Rendering architecture diagram…
High-level design
Rendering architecture diagram…
Deep dives below target non-functional requirements (latency, scale, failure, cost, security).
Deep dive 1: sampling without silent bias
Uniform 0.1% undersamples rare safety failures and oversamples easy thumbs-up. Staff+ designs
stratified + active sampling: oversample tool failures, escalations, grounding declines, and
low-confidence routes; cap any single power-user's contribution. Store sampling_reason on every
row so you can reweight later. Never train only on thumbs-down — that encodes "be conservative and
useless."
Deep dive 2: annotation quality and reward hacking
Preference data needs clear rubrics and inter-annotator agreement (IAA) thresholds (e.g., Cohen's κ or pairwise agreement ≥0.7 for gold). Spot-check with experts on safety queues. Watch for sycophancy and length bias in raters — measure with holdout probes. Keep red-team datasets out of the organic mix so adversarial coverage does not get diluted.

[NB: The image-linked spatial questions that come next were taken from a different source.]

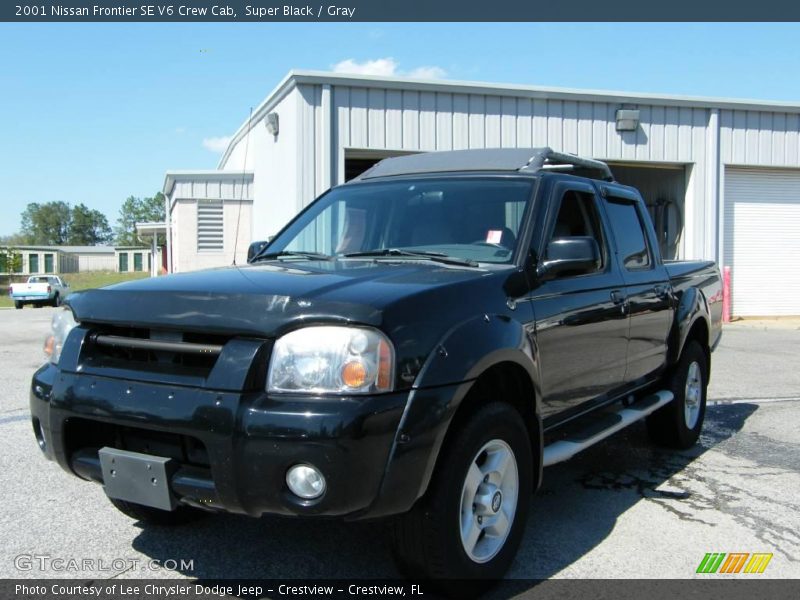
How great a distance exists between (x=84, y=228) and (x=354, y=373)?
516 ft

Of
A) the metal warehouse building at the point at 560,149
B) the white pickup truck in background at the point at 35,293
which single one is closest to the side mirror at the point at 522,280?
the metal warehouse building at the point at 560,149

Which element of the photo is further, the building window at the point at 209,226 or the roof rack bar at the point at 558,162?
the building window at the point at 209,226

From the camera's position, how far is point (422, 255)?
12.3 ft

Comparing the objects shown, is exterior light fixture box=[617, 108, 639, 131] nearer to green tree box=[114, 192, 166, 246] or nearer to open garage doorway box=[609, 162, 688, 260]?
open garage doorway box=[609, 162, 688, 260]

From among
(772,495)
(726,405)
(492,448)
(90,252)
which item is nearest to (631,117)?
(726,405)

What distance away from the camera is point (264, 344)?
267 cm

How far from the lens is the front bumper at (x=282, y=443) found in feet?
8.27

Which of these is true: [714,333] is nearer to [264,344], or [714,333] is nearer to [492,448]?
[492,448]

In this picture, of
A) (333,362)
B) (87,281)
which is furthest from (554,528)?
(87,281)

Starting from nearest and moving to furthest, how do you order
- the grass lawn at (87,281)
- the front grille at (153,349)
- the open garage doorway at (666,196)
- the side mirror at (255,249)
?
the front grille at (153,349) < the side mirror at (255,249) < the open garage doorway at (666,196) < the grass lawn at (87,281)

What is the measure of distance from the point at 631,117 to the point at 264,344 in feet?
44.0

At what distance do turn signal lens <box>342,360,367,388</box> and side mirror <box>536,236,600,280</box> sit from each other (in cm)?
134

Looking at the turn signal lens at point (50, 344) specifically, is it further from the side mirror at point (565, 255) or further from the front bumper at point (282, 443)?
the side mirror at point (565, 255)

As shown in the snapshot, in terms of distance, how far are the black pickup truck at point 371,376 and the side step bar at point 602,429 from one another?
3cm
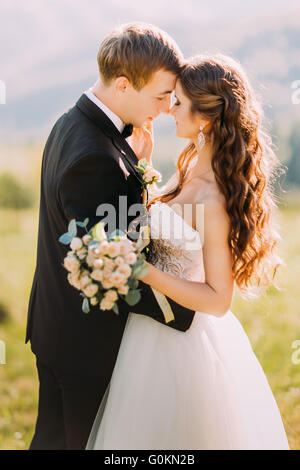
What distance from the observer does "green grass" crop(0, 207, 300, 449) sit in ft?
13.4

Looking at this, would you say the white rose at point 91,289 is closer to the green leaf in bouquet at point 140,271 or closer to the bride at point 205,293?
the green leaf in bouquet at point 140,271

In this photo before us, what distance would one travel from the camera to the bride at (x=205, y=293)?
7.87ft

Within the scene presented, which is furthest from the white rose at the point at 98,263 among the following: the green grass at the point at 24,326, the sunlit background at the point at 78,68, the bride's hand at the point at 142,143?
the sunlit background at the point at 78,68

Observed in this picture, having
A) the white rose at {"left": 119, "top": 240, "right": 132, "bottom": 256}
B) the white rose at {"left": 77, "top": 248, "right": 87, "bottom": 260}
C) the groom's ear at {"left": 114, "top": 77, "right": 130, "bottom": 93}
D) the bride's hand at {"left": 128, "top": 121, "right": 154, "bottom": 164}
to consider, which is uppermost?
the groom's ear at {"left": 114, "top": 77, "right": 130, "bottom": 93}

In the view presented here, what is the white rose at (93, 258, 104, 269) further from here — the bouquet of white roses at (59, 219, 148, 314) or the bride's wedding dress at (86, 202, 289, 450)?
the bride's wedding dress at (86, 202, 289, 450)

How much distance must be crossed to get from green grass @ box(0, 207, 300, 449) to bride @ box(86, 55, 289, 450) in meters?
1.50

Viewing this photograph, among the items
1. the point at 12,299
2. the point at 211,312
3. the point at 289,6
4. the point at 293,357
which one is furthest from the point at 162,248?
the point at 289,6

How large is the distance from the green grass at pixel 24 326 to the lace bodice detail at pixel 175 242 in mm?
2005

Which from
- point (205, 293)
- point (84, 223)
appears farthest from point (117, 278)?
point (205, 293)

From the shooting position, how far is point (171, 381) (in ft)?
7.93

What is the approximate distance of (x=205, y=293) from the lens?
241cm

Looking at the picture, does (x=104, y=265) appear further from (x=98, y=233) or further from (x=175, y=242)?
(x=175, y=242)

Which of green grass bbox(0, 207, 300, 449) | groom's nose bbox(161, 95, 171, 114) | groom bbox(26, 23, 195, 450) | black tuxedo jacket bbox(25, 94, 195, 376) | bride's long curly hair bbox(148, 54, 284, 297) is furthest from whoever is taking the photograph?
green grass bbox(0, 207, 300, 449)

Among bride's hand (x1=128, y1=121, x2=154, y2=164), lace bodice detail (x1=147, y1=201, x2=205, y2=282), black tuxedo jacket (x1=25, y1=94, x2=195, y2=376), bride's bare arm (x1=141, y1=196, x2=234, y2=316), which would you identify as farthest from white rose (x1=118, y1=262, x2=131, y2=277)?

Deep dive 3: consent, PII, and train/eval leakage
Production → train is a privacy incident waiting to happen. Redact before humans; dual-control for
export; honor consent=train_ok. Hash prompts for dedup. Eval leakage: promotion gates must
block train rows that near-duplicate gold eval items (07).
Pin dataset versions in training configs for reproducibility and rollback.
Deep dive 4: promotion SLOs and bad-week rollback
A labeling vendor outage or rubric change can poison a week of data. Keep pending vs gold
states; train only on gold. If online metrics regress after a train job, roll back dataset pin
and model together (19). In 45 minutes, cover sampling
bias, redaction, IAA gate, and version pins — not GPU kernel details.
What's expected at each level
- Mid-level: "log thumbs and fine-tune on them."
- Senior: human annotation queue + basic PII stripping.
- Staff+: stratified/active sampling with reason codes; IAA gates; dataset versioning; train/eval leakage checks; consent.
- Principal: reward-hacking detection, vendor quality contracts, incident rollback of datasets, and clear separation of organic vs adversarial streams.
Follow-up questions to expect
- "How do you stop the model from learning to please raters?" (Rubrics, probes, mix of outcome metrics.)
- "Who sees raw user data?" (Need-to-know queues; redact first; audit access.)
- "How fast can a new failure class enter training?" (Hot queue → emergency dataset → gated promote.)